Google Is as Rational as Humans

I knew I wouldn’t be able to look at Google the same way after reading this book, but I didn’t expect it to be this deeply systemic, pervasive, and quantifiable. Every screenshot Safiya Noble presents in Algorithms of Oppression: How Search Engines Reinforce Racism serves to visually present her arguments in ways that are hard to reject or ignore.

The image is of a Tweet from 2016 in which a person Googled “unprofessional hairstyles for work” and “professional hairstyles for work” and got results that coded Black women’s hairstyles as unprofessional and white women’s hairstyles as professional. It’s another way that Google upholds the status quo, the idea that Black women are inherently unprofessional because of their hair types. This issue has been major in workplaces and in schools, and getting results like this from a search simply perpetuates the problem in a casual way.

I, like many of my peers, was struck by the chapter on Dylann Roof. I think we are generally complacent in our consumption of Google results—it’s easy and, more importantly, comfortable for us to assume that the order of results from a Google search is the accurate one. I can generally trust that I’ll find a definition, Wikipedia page, or news article pretty early on when I search for things. Naturally, I would also expect that Googling things gives me the objective best results first, followed by more distant others (unless I’m incredibly desperate, I almost never go past the first Google page—why bother?). It’s becoming increasingly clear to me that the idea of “best results” coming early is an entirely subjective idea, and one that’s heavily influenced by Google’s algorithms and the manipulation of those algorithms by those tagging websites or articles that lean radically white supremacist. “Best” is an unquantifiable term, a deeply human and subjective idea, and the concept that it can be judged without bias from a system that is created by people with inherent biases is problematic.

- Available records

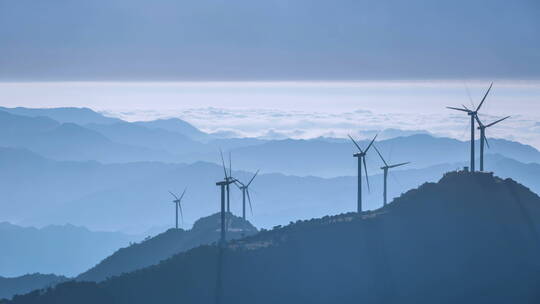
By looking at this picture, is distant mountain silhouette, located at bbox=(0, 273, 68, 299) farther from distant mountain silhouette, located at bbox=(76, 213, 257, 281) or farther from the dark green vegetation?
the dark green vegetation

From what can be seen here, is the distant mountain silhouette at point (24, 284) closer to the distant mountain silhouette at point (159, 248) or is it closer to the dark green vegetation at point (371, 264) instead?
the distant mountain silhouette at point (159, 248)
--
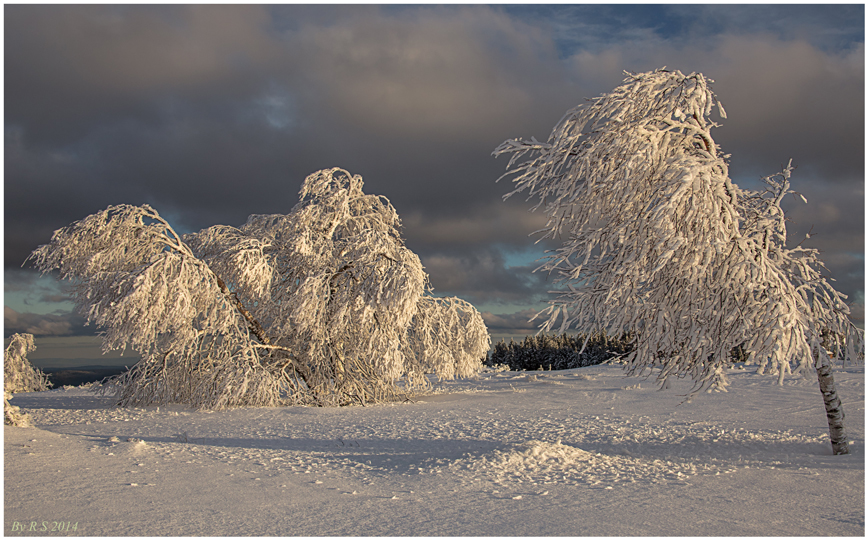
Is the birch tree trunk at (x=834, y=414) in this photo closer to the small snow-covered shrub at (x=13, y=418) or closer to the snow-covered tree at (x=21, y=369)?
---
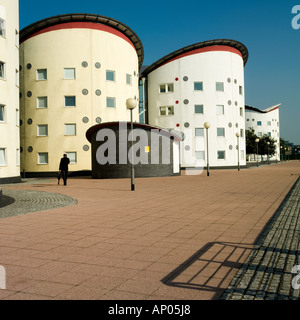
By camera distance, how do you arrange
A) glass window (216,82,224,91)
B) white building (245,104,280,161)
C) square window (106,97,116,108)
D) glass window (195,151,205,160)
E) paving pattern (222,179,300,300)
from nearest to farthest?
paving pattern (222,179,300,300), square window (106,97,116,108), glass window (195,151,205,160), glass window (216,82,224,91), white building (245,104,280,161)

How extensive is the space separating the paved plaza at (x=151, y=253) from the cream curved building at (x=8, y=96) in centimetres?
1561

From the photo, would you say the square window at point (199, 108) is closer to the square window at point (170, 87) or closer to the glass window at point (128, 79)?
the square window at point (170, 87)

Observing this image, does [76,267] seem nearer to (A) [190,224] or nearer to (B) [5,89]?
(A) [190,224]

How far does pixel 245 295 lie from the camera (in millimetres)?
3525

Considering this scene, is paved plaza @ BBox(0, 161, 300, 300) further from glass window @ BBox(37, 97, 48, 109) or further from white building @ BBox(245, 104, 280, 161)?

- Problem set
1) Repeat the passage of the essay on Google search results between "I knew I wouldn’t" and "reject or ignore.", inclusive.
2) From the listing, give the lines between the lines holding "How extensive is" and "Considering this scene, is", inclusive, as a Markdown table with the columns n for the row number and Line for the line. Skip blank lines.
The essay on Google search results and the listing are unrelated material.

- Written responses
1)
I knew I wouldn’t be able to look at Google the same way after reading this book, but I didn’t expect it to be this deeply systemic, pervasive, and quantifiable. Every screenshot Safiya Noble presents in Algorithms of Oppression: How Search Engines Reinforce Racism serves to visually present her arguments in ways that are hard to reject or ignore.

2)
| n | Line |
|---|---|
| 1 | How extensive is the space separating the paved plaza at (x=151, y=253) from the cream curved building at (x=8, y=96) in centimetres? |
| 2 | 1561 |
| 3 | From the photo, would you say the square window at point (199, 108) is closer to the square window at point (170, 87) or closer to the glass window at point (128, 79)? |
| 4 | the square window at point (170, 87) |
| 5 | Observing this image, does [76,267] seem nearer to (A) [190,224] or nearer to (B) [5,89]? |
| 6 | (A) [190,224] |
| 7 | How far does pixel 245 295 lie from the camera (in millimetres)? |
| 8 | 3525 |
| 9 | Considering this scene, is paved plaza @ BBox(0, 161, 300, 300) further from glass window @ BBox(37, 97, 48, 109) or further from white building @ BBox(245, 104, 280, 161)? |